:: Text block ::
►

In sheer numbers, not many newsmen or women were picked up by the police as part of the general arrests in the first few weeks of the Emergency. Among those arrested were Kuldip Nayar, some other editors of Hindi news agencies, and some in the states. Many of them were politically active. Some were members of the RSS and its sister organisations such as the Akhil Bharatiya Vidyarthi parishad.

These arrests were terrible, and the people suffered both physical hardships, and mental torture. Often, police officers were brutal in their actions. They cannot be forgiven.

Newsmen and women do their job to the best of their ability, and in obedience to the dictates of their conscience. This is not breaking the law. It may be breaking the rules under the emergency, but many patently thought it was their moral duty to challenge the stifling rules in whatever way they could.

◄

:: Entries shown ::

►

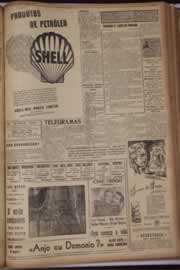 Hemeroteca - pagina correio_do_ceara_1946_10_0011.jpg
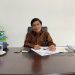 Dapatkah Ombudsman Memanggil Paksa Terlapor?/ doc.ist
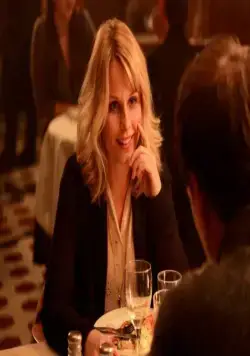 Гипнотизер (2012) скачать торрент файл Гипнотизер (2012) фильм скачать торрент файл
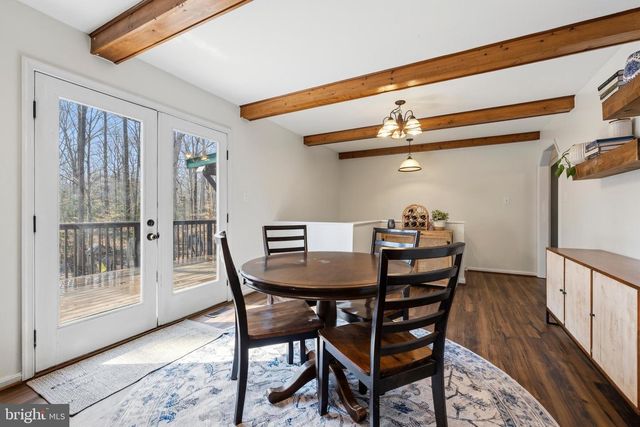 7425 SIMMS LANDING RD, Port Tobacco, MD 20677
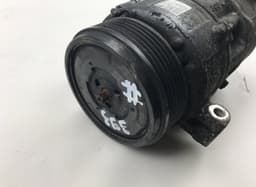 BMW 64526935613-02 AC / aircon Compressor BMW 1 (E81, E82, E87, E88) (2003-2013) — thumbnail 3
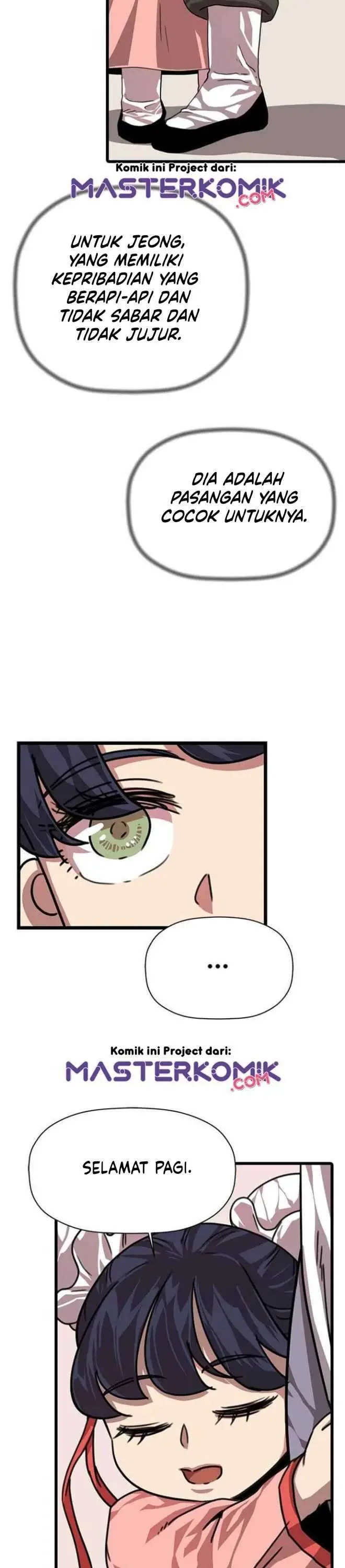 image-komik-bachelors-return-chapter-3-13/38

◄

:: Problem A ::
Copy the passage on journalists arrested during the Emergency, starting with "These arrests were" and going on through "cannot be forgiven.".
:: Problem B ::
Answer these questions from the passage on journalists arrested during the Emergency:
(i) Which editor is named among those arrested?
(ii) Which organization is given as a sister organization of the RSS?
(iii) What two kinds of suffering did the arrested people endure?

:: Written reply A ::
These arrests were terrible, and the people suffered both physical hardships, and mental torture. Often, police officers were brutal in their actions. They cannot be forgiven.

:: Written reply B ::
(i) Kuldip Nayar
(ii) The Akhil Bharatiya Vidyarthi parishad
(iii) Physical hardships and mental torture